Goal: Automatically suggest indexes that improve real workloads while preserving SkeinDB's drop-in MySQL compatibility.

Key idea: - The MySQL translator and SkeinQL engine already see every query. - We can record lightweight telemetry (fingerprints, predicate columns, sort columns). - From that telemetry, we can generate candidate index suggestions, estimate benefit, and present them in SkeinAdmin.

This feature is designed to be research-friendly: - it is measurable (latency/CPU before and after) - it can be evaluated on real trace-like corpora - it supports safe deployment (suggestions are human-approved by default)


1) Inputs (collected telemetry)

The telemetry layer should record the following per query fingerprint: - count - total_time_ms, p95_time_ms (approximate) - logical reads (optional) - table(s) referenced - for each table: - equality predicates: columns in (col = lit/param) - range predicates: columns in (col <, <=, >, >=, BETWEEN) - join keys: columns used in equi-joins - order_by keys - group_by keys

Important: - Do not store literal values unless explicitly enabled (privacy). - Store only column IDs or normalized names.


2) Candidate generation heuristics (v1)

The advisor produces candidate indexes per table.

2.1 Equality-first composite indexes

If many queries filter by equality on columns (a,b), join on j, range-scan r, and then order by c: Suggest INDEX(a,b,j,r,c).

Heuristic: - For each frequent query pattern, create a candidate key list: - all equality columns (sorted by selectivity if stats known) - then join-key columns not already present - then one range column (at most one) - then GROUP BY columns - then ORDER BY columns (if compatible)

2.2 Covering indexes

If queries repeatedly select the same small set of columns: - Suggest including them as covering include columns when they are not already part of the key. - The current in-memory advisor API carries include columns through advisor.index_synthesize and advisor.apply_index so operators can review and apply the same candidate shape.

2.3 Avoiding pathological suggestions

Reject candidates that: - exceed max columns (e.g., > 4) - start with low-cardinality columns unless they are always paired with selective columns - duplicate an existing index prefix


3) Benefit estimation

SkeinDB can estimate benefit using increasing levels of sophistication.

3.1 Level 0 (no stats)

  • Use rule-based benefit categories:
  • "HIGH" if it changes SEQ_SCAN to INDEX_RANGE on a frequent query
  • "MED" if it improves sorting elimination
  • "LOW" otherwise

3.2 Level 1 (basic stats)

Maintain per-column: - approximate distinct count - null fraction - min/max (for numeric)

Then estimate selectivity of equality predicates.

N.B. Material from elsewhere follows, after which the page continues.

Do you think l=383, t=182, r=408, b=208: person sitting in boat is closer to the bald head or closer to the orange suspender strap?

Current prototype cost output is heuristic and transparent: read_benefit starts from observed rows scanned, while write_overhead is derived from table write pressure and candidate width, and compaction_overhead is derived from observed scan volume and candidate width. score equals cost.net_score.

3.3 Level 2 (histograms)

Build simple equi-depth histograms for hot columns.


4) Safety and workflow

Default posture: - Advisor only suggests; it does not auto-apply.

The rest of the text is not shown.